**THE REQUEST:** Please extract every line of the material below that contains the string "blonde", copying each one in full. Case counts, so only matches with the same capitalization qualify.

╭──

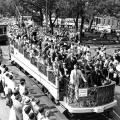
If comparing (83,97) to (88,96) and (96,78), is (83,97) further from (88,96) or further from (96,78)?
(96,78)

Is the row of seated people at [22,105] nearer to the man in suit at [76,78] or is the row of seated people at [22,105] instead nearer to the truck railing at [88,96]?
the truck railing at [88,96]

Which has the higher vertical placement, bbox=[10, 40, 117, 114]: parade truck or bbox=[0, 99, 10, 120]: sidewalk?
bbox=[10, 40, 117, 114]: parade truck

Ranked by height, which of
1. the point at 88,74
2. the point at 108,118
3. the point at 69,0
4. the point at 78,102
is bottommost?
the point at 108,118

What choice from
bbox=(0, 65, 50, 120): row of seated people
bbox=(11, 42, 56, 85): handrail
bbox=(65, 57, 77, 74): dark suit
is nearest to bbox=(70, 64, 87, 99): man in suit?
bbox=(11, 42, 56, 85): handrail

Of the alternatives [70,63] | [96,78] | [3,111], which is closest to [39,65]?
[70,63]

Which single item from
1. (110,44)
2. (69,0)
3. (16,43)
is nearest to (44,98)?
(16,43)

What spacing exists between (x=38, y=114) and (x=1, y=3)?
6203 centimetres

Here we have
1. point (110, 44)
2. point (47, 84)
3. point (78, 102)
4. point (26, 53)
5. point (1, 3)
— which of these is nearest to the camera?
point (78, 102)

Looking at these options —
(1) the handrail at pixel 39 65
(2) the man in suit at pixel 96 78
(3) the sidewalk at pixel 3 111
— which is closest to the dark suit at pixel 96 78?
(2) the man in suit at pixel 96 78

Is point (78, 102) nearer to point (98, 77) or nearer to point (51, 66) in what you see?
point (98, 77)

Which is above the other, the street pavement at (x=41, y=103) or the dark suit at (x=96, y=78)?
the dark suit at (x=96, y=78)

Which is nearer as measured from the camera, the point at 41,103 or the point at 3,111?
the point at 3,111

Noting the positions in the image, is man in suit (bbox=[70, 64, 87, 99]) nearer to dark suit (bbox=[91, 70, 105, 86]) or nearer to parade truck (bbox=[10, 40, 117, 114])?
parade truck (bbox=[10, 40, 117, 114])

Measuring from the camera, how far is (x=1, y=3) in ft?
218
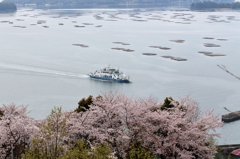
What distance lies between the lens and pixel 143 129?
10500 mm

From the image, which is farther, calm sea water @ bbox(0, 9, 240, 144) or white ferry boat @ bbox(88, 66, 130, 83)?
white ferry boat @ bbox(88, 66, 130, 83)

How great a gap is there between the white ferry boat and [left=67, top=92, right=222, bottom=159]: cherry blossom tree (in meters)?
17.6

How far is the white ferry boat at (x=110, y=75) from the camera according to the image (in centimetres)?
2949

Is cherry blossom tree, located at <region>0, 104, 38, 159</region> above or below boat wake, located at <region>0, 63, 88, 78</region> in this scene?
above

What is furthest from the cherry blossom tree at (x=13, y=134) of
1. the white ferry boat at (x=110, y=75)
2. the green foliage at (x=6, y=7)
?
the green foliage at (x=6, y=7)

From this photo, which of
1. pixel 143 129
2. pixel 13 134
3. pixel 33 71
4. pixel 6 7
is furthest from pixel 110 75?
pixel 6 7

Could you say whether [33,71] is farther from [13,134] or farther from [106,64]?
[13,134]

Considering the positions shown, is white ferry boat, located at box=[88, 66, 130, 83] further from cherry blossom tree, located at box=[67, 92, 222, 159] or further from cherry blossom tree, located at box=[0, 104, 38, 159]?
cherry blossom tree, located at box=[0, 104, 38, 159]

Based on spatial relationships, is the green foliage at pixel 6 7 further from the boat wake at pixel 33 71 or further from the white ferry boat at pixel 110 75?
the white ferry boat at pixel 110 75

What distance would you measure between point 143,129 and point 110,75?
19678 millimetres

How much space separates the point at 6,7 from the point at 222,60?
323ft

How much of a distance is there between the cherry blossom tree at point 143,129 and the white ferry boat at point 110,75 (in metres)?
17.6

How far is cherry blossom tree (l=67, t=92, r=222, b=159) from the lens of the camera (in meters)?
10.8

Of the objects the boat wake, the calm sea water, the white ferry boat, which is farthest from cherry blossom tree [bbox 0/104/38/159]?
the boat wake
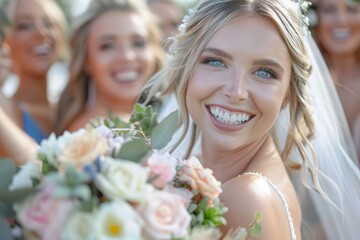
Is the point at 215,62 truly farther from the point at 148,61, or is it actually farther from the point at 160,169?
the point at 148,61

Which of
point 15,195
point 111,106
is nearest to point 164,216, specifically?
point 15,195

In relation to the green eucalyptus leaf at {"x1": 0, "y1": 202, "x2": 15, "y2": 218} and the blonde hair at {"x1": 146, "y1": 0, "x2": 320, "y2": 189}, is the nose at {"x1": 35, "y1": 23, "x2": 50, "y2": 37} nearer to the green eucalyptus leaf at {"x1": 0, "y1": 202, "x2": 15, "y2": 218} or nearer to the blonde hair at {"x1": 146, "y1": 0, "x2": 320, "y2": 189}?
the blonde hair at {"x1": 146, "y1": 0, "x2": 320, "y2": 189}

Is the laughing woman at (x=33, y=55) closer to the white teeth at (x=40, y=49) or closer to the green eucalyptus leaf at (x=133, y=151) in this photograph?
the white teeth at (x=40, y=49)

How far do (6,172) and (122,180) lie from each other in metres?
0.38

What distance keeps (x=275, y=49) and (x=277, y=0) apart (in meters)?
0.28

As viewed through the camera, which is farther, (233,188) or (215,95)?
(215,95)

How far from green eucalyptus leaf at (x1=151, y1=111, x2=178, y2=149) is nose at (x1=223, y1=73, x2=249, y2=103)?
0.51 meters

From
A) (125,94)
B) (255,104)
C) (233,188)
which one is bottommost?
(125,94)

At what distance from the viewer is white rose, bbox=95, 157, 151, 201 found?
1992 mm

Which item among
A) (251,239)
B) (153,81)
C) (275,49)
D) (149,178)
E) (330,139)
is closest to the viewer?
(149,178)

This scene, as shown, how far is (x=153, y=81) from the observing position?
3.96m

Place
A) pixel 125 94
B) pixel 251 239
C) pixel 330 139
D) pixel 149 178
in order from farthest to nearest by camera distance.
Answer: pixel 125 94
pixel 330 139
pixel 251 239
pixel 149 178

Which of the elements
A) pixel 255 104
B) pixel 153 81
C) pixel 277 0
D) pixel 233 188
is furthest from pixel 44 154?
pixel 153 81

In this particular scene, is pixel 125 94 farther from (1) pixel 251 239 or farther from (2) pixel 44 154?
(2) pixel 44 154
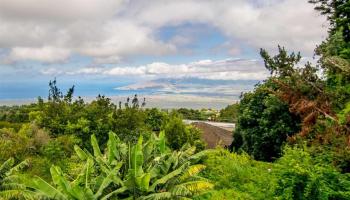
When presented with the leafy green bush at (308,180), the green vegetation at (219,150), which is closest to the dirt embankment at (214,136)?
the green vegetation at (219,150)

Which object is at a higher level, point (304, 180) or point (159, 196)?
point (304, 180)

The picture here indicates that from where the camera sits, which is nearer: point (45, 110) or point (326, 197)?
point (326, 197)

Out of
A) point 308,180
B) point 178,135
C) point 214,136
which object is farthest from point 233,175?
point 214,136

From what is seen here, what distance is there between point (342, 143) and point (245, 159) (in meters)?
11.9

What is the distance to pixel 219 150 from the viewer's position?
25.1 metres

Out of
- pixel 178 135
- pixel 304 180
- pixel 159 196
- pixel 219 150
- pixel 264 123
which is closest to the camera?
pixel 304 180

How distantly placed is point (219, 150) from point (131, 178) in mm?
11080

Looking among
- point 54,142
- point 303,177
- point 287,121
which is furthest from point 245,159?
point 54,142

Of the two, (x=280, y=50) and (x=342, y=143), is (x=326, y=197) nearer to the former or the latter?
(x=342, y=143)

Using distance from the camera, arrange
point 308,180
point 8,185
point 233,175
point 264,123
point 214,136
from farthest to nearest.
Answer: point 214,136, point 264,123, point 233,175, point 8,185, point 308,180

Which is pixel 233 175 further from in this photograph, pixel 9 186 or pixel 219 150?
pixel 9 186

╰──
╭──

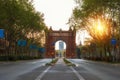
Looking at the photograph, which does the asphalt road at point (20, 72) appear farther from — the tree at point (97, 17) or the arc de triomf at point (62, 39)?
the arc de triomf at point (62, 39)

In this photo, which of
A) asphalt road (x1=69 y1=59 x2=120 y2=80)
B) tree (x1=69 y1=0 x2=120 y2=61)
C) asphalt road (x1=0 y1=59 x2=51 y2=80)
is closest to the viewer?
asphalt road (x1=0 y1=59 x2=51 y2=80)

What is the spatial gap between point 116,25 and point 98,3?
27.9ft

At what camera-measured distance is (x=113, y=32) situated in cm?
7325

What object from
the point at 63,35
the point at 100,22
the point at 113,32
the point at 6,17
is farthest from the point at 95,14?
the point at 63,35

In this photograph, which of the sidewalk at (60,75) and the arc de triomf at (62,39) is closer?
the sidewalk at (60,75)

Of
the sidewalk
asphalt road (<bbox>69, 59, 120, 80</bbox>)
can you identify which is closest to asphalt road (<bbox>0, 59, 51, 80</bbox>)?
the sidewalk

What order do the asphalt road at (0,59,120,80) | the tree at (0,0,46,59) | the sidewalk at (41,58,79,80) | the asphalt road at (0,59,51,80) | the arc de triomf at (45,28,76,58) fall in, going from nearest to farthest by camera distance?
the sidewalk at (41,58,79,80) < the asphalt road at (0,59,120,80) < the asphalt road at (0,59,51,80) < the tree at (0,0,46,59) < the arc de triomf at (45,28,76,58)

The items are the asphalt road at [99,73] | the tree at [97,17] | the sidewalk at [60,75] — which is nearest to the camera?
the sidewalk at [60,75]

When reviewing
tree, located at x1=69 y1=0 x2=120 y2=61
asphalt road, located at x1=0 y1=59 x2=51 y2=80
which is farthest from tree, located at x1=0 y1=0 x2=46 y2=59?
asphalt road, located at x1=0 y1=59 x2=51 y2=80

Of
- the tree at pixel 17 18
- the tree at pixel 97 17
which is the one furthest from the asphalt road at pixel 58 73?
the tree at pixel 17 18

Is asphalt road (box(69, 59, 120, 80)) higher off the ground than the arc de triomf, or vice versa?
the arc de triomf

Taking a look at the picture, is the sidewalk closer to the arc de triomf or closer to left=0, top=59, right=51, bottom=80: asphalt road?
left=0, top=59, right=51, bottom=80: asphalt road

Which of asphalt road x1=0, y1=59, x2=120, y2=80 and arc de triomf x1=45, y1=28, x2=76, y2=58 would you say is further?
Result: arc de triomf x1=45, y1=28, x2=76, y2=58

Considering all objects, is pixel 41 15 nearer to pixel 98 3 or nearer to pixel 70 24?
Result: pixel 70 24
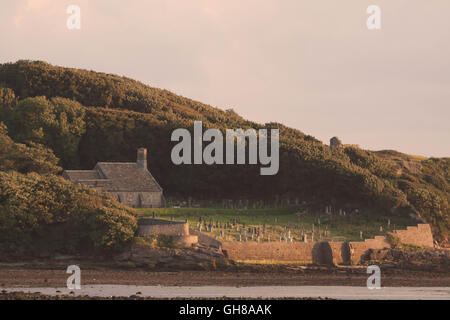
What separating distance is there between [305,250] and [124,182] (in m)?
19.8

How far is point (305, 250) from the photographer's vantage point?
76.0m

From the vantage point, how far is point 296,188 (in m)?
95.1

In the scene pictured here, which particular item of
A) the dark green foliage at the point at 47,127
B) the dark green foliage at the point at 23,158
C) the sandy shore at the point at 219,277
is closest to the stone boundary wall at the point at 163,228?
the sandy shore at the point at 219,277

╰──
╭──

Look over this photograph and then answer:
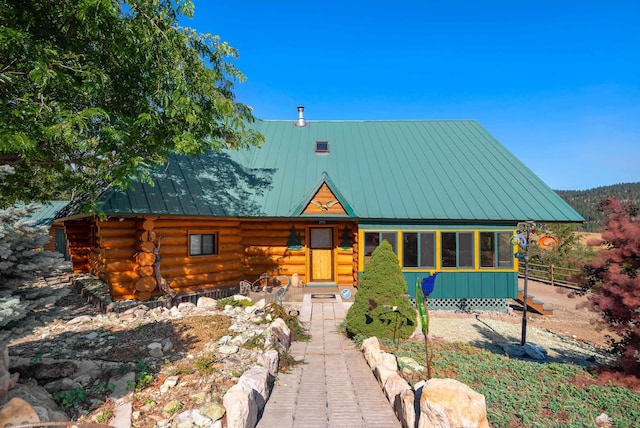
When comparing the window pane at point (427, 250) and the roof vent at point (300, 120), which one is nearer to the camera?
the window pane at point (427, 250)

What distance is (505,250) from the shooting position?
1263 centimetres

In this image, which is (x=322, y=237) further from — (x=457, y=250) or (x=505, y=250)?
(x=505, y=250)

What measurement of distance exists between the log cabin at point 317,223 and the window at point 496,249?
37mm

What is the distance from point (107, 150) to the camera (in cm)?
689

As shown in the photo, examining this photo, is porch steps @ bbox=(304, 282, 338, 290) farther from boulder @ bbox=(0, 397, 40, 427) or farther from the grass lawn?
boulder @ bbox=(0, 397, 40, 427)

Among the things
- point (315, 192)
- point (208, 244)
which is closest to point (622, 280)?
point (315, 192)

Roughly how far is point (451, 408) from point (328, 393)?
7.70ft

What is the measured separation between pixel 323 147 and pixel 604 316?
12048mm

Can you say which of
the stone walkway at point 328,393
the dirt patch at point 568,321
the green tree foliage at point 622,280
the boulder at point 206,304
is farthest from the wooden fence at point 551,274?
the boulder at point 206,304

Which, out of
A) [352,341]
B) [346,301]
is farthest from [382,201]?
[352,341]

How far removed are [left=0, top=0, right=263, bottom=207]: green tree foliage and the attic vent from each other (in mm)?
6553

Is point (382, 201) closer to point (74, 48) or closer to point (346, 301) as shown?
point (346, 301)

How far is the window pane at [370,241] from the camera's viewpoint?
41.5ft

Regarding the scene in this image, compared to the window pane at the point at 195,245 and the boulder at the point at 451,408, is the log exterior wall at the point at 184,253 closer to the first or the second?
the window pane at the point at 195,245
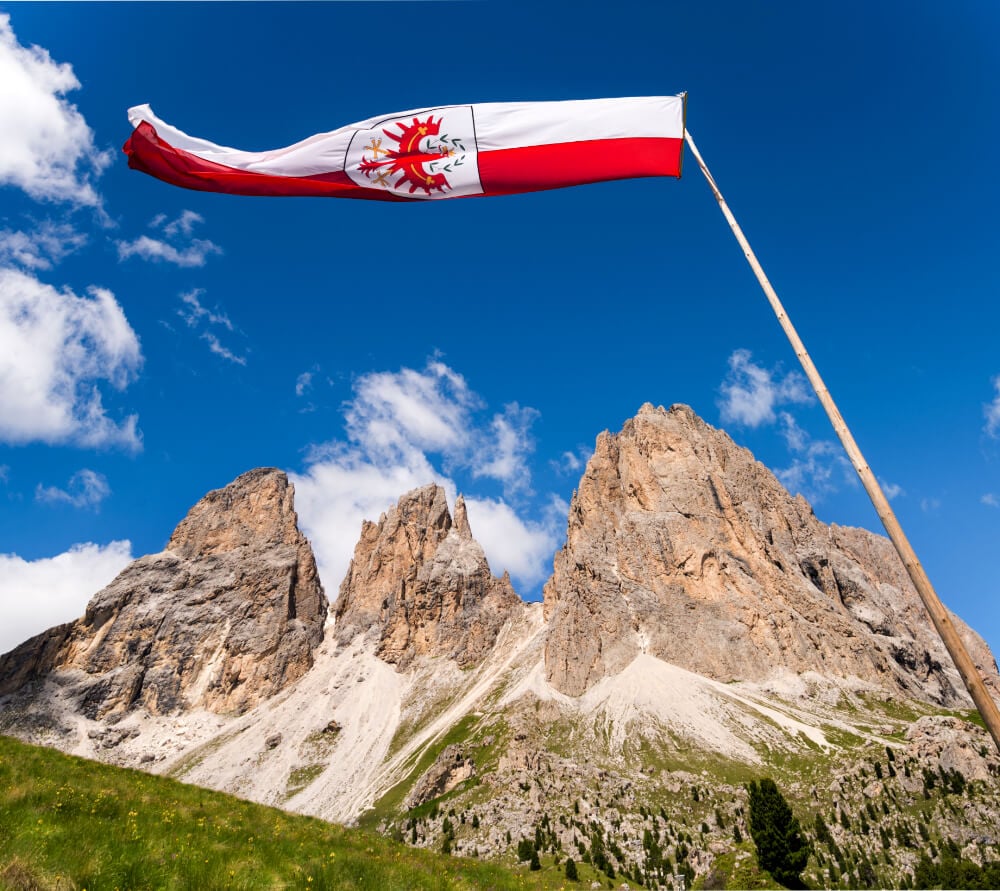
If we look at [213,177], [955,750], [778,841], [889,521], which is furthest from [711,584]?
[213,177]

╰──

**FINISHED EXERCISE:**
In relation to the green eucalyptus leaf at {"x1": 0, "y1": 202, "x2": 15, "y2": 218} and the blonde hair at {"x1": 146, "y1": 0, "x2": 320, "y2": 189}, is the nose at {"x1": 35, "y1": 23, "x2": 50, "y2": 37} nearer to the green eucalyptus leaf at {"x1": 0, "y1": 202, "x2": 15, "y2": 218} or nearer to the blonde hair at {"x1": 146, "y1": 0, "x2": 320, "y2": 189}?
the blonde hair at {"x1": 146, "y1": 0, "x2": 320, "y2": 189}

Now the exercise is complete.